Many factors that contribute to specific recognition and binding are represented in direct and indirect readout of DNA by the protein. Most studies agreed on direct readout as the main factor for recognition and specificity with consideration to the other indirect readout factors. In this work, an effort was made to address elements of direct readout, namely the hydrogen bond pattern exposed to proteins in the major groove.


In this work, a class of hydrogen bonds and van der Waals interactions were studied that may be overlooked with standard alignment methods and developed an algorithm that can extract them from sequence information. This study had a specific focus on those DNA-binding proteins that can recognize and bind more than one sequence. The belief is that each specific protein binds its corresponding DNA sequences through a network of hydrogen bonds and contacts in the major groove, and analyses focused on the base pair identity may overlook key interactions. The study comprised three proteins that are known of multiple binding sites, Lac R, C-protein, and λ-CI. The different DNA sequences of each protein were analyzed through the designed algorithm to extract the hydrogen bonds and non-covalent contacts maintained in these different sequences to reveal any overlooked key interactions.


From the studies disclosed herein, many of these key interaction bonds were highlighted. All the examples used in this study have positions where DNA base pairs are variable, but the hydrogen bonds that connect the protein with DNA are maintained. Interestingly, in Lac R and C-protein, some conserved nucleotides didn't contribute to the network of hydrogen bonds as was expected. These may take part in indirect readout or other structural aspects of DNA recognition which is beyond the scope of this work.


To conduct the experiments, it was fortunate that published data exists that could be used to evaluate whether or not a protein can recognize a different sequence that maintains the same hydrogen bond pattern. A symmetrical sequence binding to Lac-R was chosen for this analysis (24). Interestingly, Lac-R could recognize and specifically bind this symmetrical sequence, forming the hinge region, although it retains 60% of the contacts that potentially made by Lac R-O1. On the other side, Lac R couldn't show specific binding to a sequence that doesn't maintain the same hydrogen bond pattern and instead it bound non-specifically without forming the hinge region (26) which further supports the belief that DNA-binding proteins recognize their DNA target through a network of hydrogen bonds and contacts in the major groove and analyses of base pair identity may overlook some important key interactions for recognition and specificity.

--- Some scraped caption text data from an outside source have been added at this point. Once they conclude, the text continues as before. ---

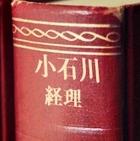 小石川経理研究所さんのプロフィール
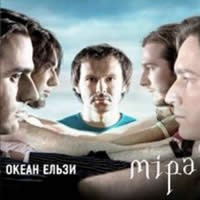 Океан Эльзы «Mipa» (Navigator Music)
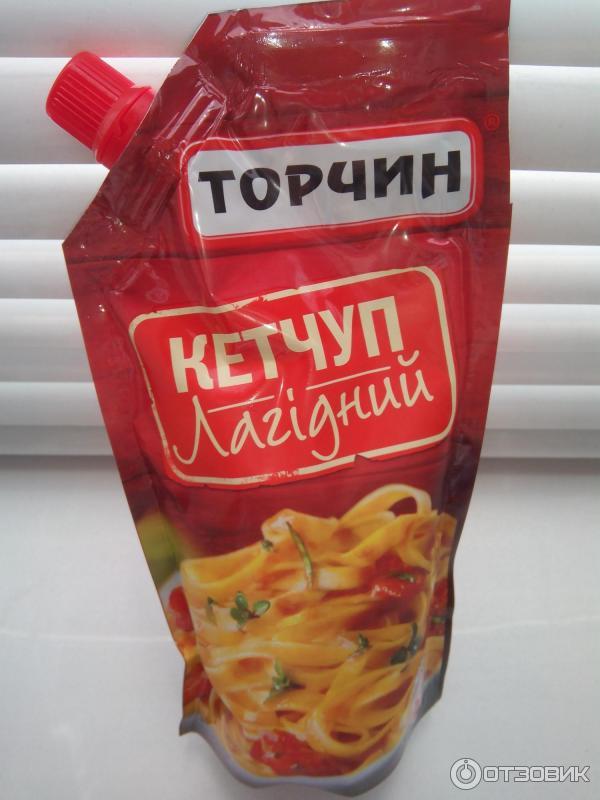 Рецепт кетчупа торчин в домашних условиях 83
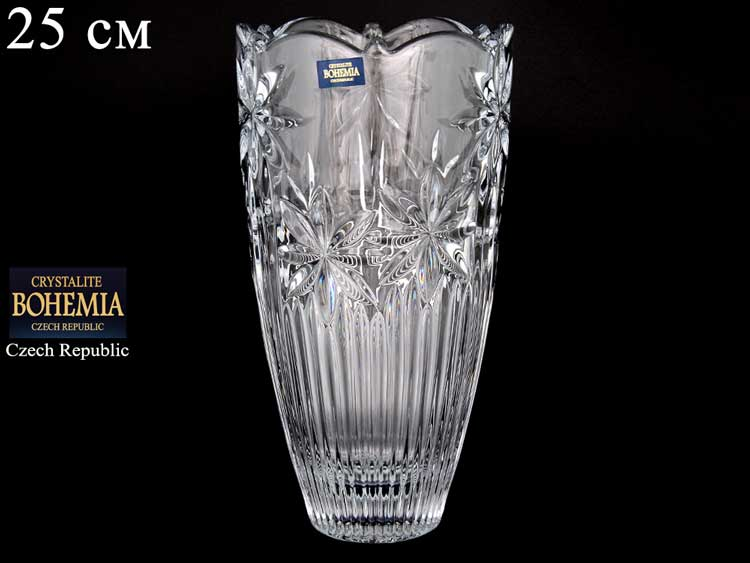 PERSEUS-NOVA Ваза для цветов 25 см  Crystalite Bohemia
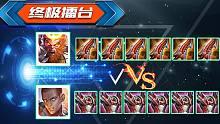 王者荣耀:六无尽孙悟空vs六反甲达摩,我赌一包辣条猴子胜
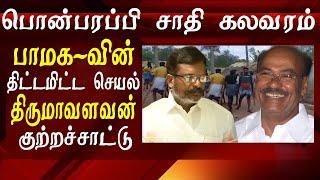 ponparappi kalavaram thirumavalavan acuuses PMK and Hindu munnani tamil news live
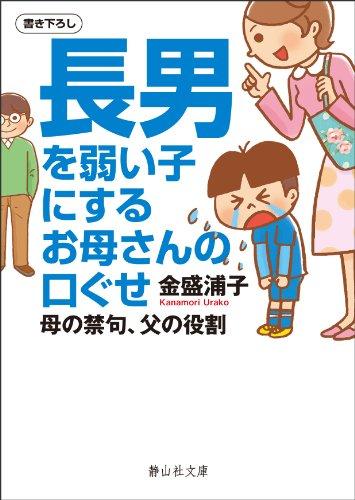 長男を弱い子にするお母さんの口ぐせ (静山社文庫)の詳細を見る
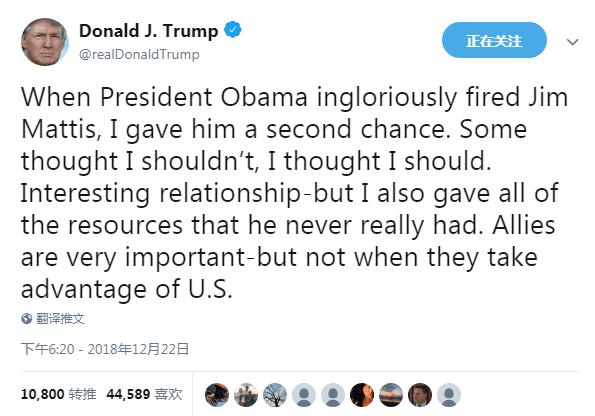 特朗普:当奥巴马解雇马蒂斯时,是我给了他第二次机会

Similarly, the experimental data disclosed herein adds a new perspective to the work of Lin and Guo. Their paper showed that certain proteins only read information from one strand of DNA. In those situations, the effect of maintaining a hydrogen bond can further reduce specificity. A to G mutations maintain the 7-position nitrogen, therefore proteins making that contact could not screen these two nucleotides from one-another based solely on the 7-position lone pair. That leaves only one hydrogen bond available to discern the sequence (the 6-position amino or carbonyl group). It is shown that the information can be even more variable in that case thereby lessening their specificity more.


Some possibly new evolutionary relationships are shown between different phage strains and ways that viruses can screen genomes to bind the correct operator site. The algorithm disclosed herein indicated the presence of hydrogen bonds that are shared among the binding sites of the three strains. The consideration of the hydrogen bond pattern presented by the nucleobase in the analysis revealed some hidden information which might be ignored when considering only the base pair identity. It is possible that this information may have a hand in the evolutionary trajectory of phages. Based on the observed results, it is suspected that if an operator site mutates, the CI protein will have to mutate accordingly to regain proper binding affinity. However, if the mutation does not change the information (as described here) then no CI mutations would be required. Thus, it is possible that some mutations are benign and allow for other mutations elsewhere to accumulate. In addition, it is suspected that the CI repressor of λ-phage might bind the operator sites of either VT2-SA or Stx2 I with fair affinity.


From this study, it is found that the most common nucleotide change that maintains hydrogen bonds comes from purine to purine. In this case, the 7-position nitrogen provides a lone pair of electrons for hydrogen bonding. This is responsible for the majority of the flexibility seen and is a common target for DNA-binding proteins. Adenine to Cytosine mutations are also seen to retain a hydrogen bond donor from the amino group of Adenine or Cytosine and one hydrogen bond acceptor from the Carbonyl group on either Thymine or Guanine on the complement DNA strand. These combinations provide a lot of information-retention when DNA is mutating. Each base pair has a mutant that can retain the hydrogen bonding character. These interactions are often overlooked if one is only considering the identity of the base pairs themselves.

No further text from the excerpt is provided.